*Extracted data*:

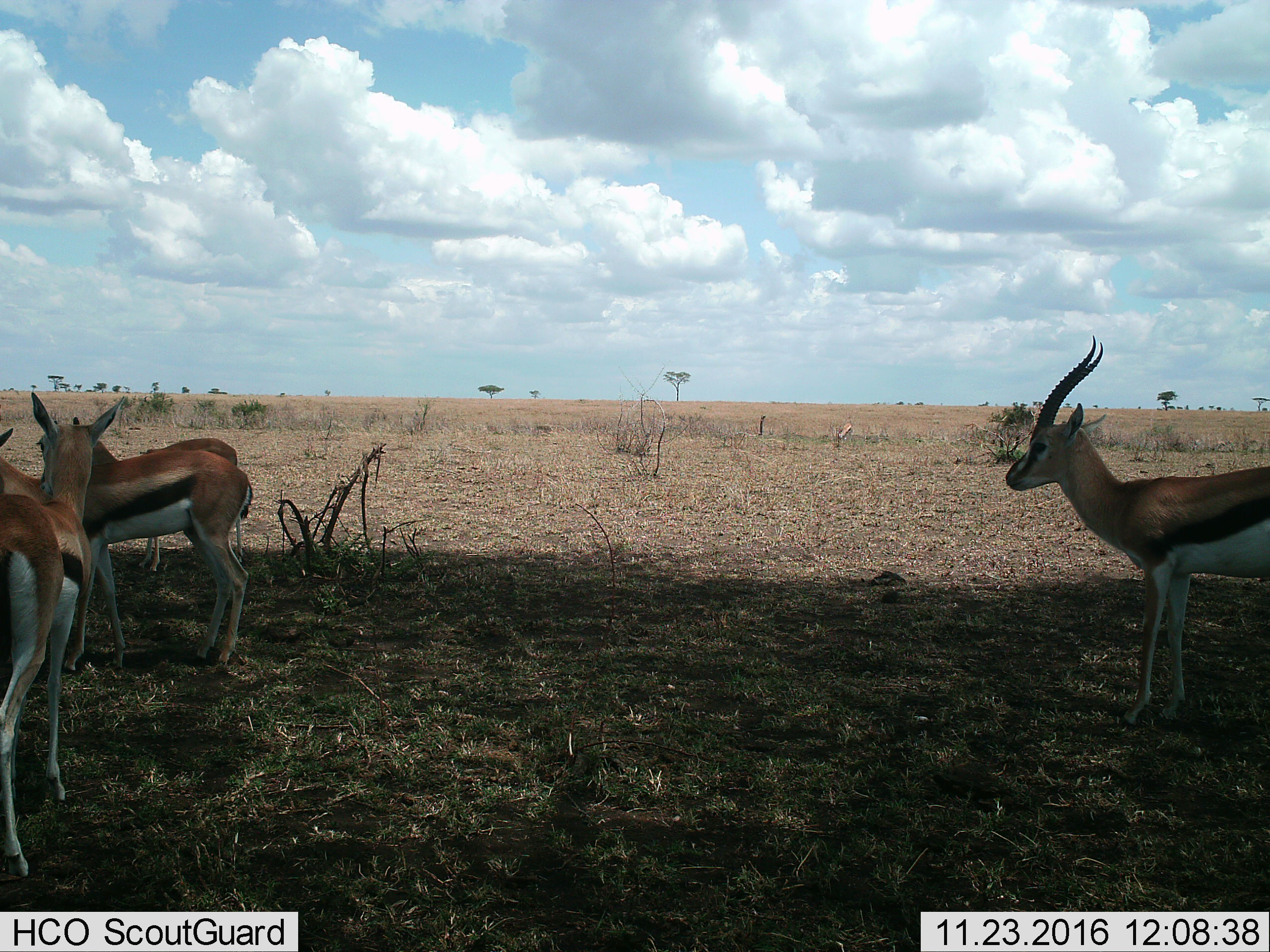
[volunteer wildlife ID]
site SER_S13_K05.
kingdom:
* * *
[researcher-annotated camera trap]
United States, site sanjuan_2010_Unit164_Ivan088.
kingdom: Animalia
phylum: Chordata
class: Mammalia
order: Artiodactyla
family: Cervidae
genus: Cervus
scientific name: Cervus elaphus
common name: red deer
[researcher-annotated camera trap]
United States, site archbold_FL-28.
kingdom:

*Required work*: For this task, write out exactly the lines of the entries above, starting at the line with "United States, site sanjuan_2010_Unit164_Ivan088." and ending at the line with "United States, site archbold_FL-28.", both included, and no others.

*Solution to this problem*:
United States, site sanjuan_2010_Unit164_Ivan088.
kingdom: Animalia
phylum: Chordata
class: Mammalia
order: Artiodactyla
family: Cervidae
genus: Cervus
scientific name: Cervus elaphus
common name: red deer
[researcher-annotated camera trap]
United States, site archbold_FL-28.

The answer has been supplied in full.